### Action item
Scan the material and copy out each line where the word "trap" occurs.

BEGIN

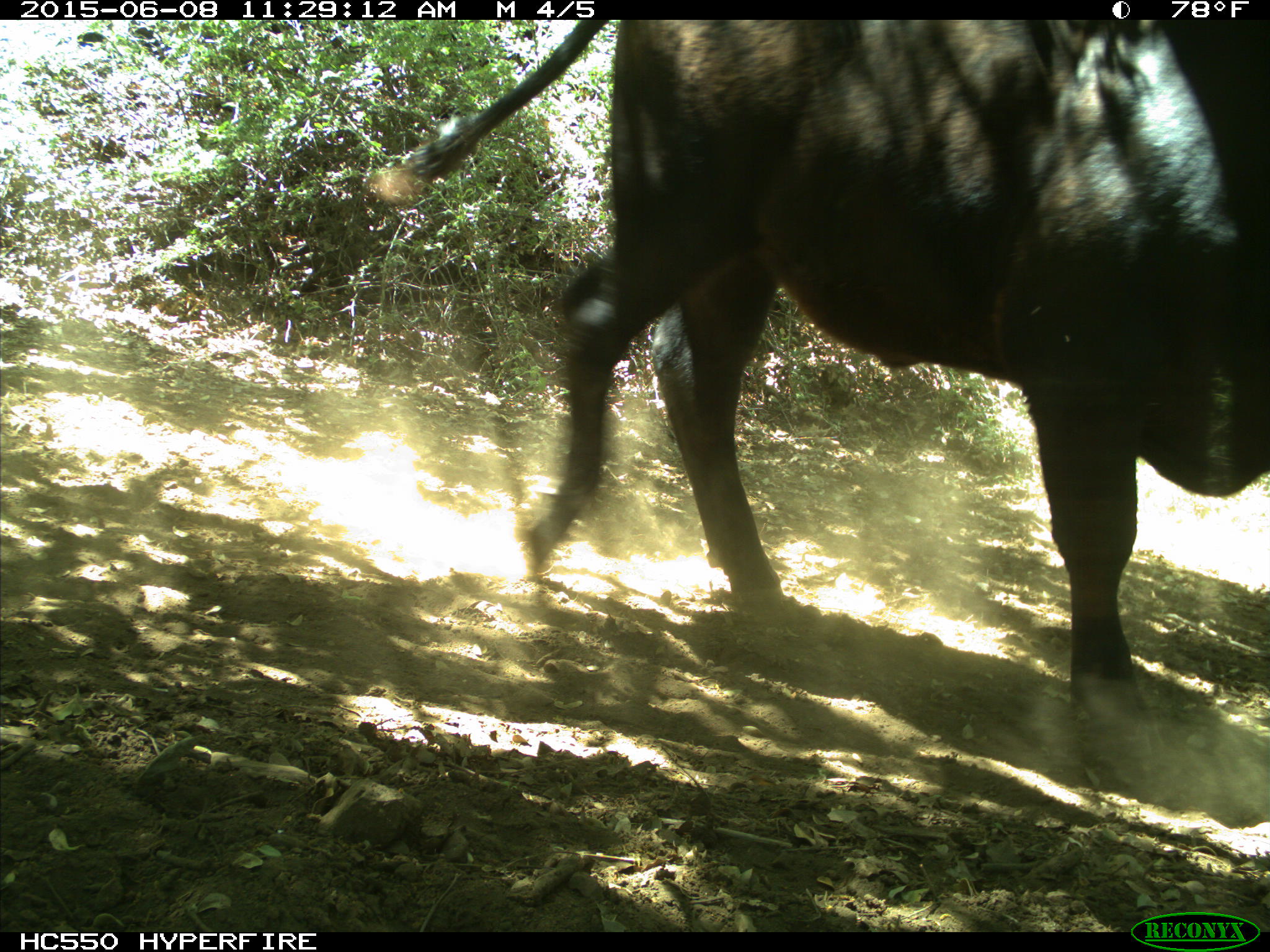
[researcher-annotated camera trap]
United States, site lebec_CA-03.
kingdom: Animalia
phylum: Chordata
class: Mammalia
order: Artiodactyla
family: Bovidae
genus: Bos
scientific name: Bos taurus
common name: domestic cow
Bos taurus (domestic cow).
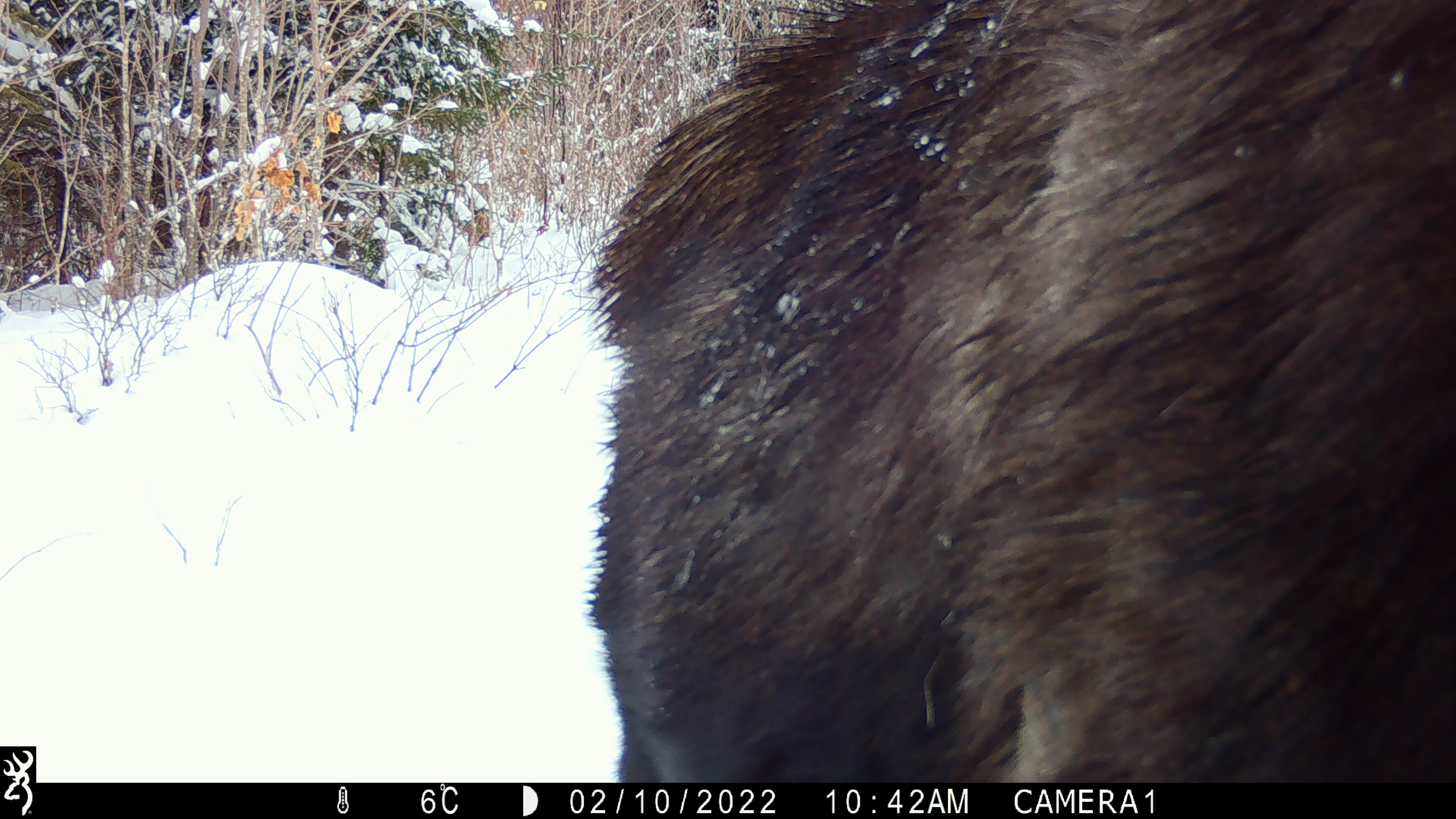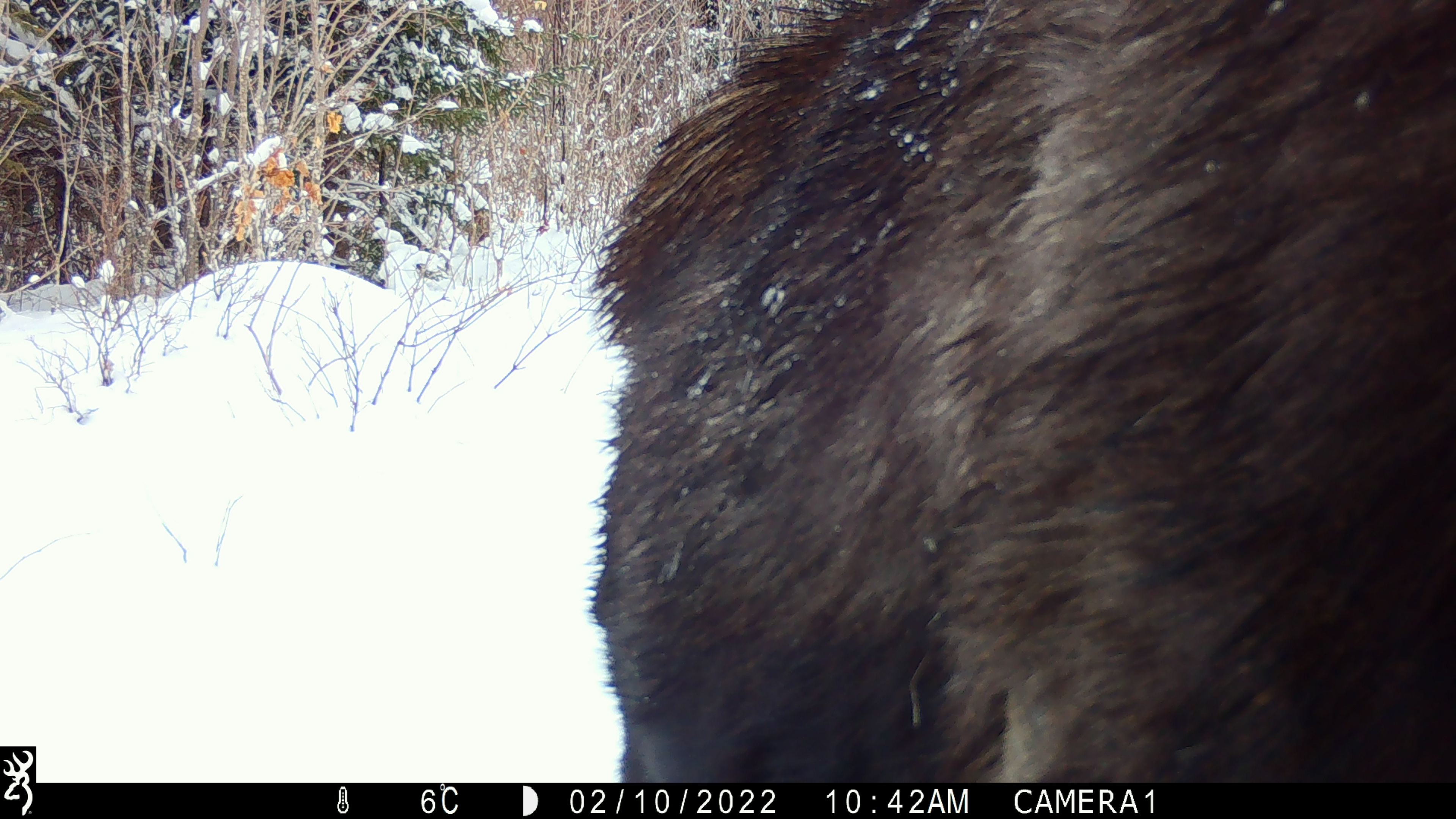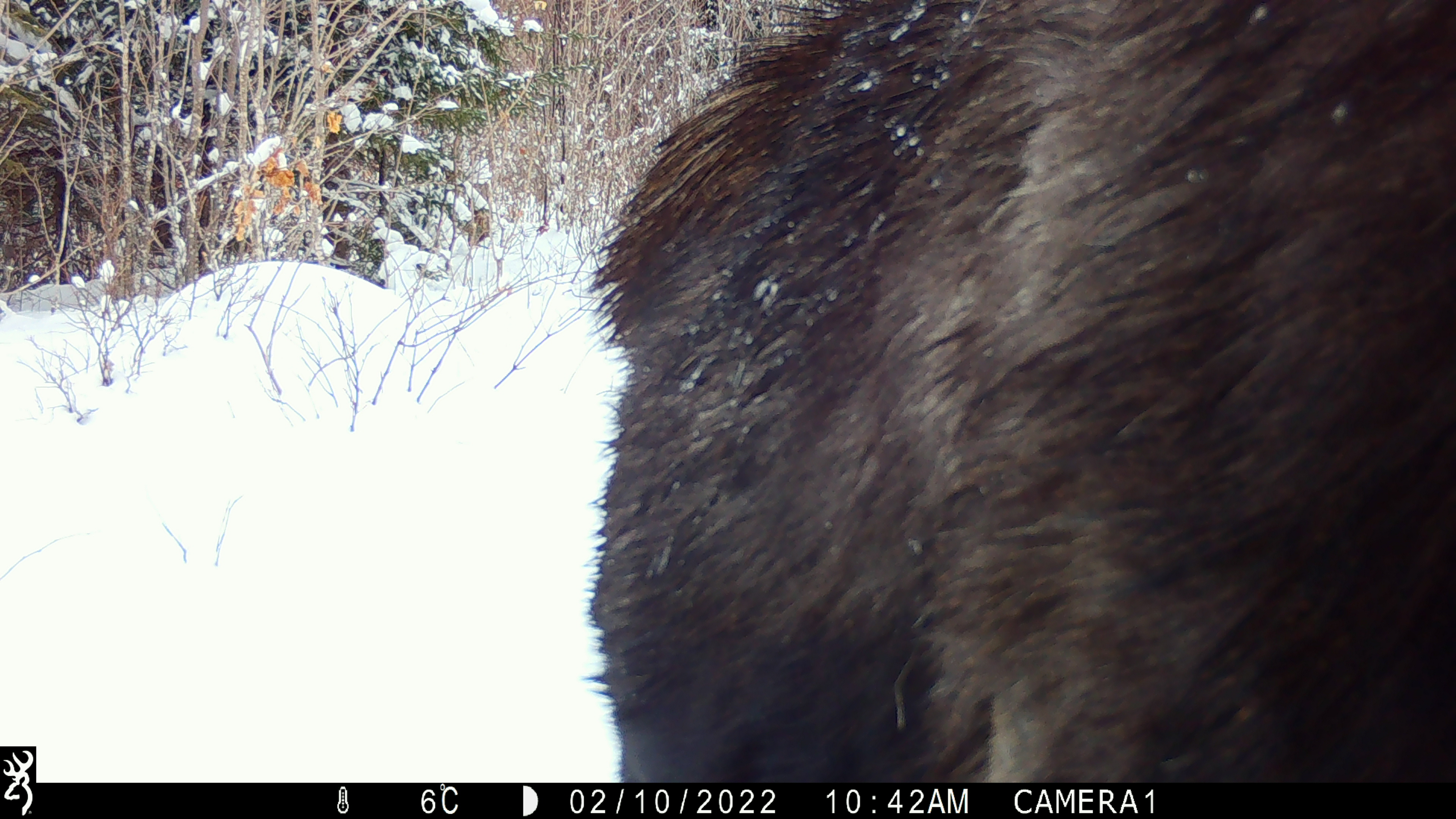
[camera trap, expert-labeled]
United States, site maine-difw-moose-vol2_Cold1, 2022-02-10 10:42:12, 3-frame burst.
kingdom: Animalia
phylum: Chordata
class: Mammalia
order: Artiodactyla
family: Cervidae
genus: Alces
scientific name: Alces alces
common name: moose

END

### Written solution
[researcher-annotated camera trap]
[camera trap, expert-labeled]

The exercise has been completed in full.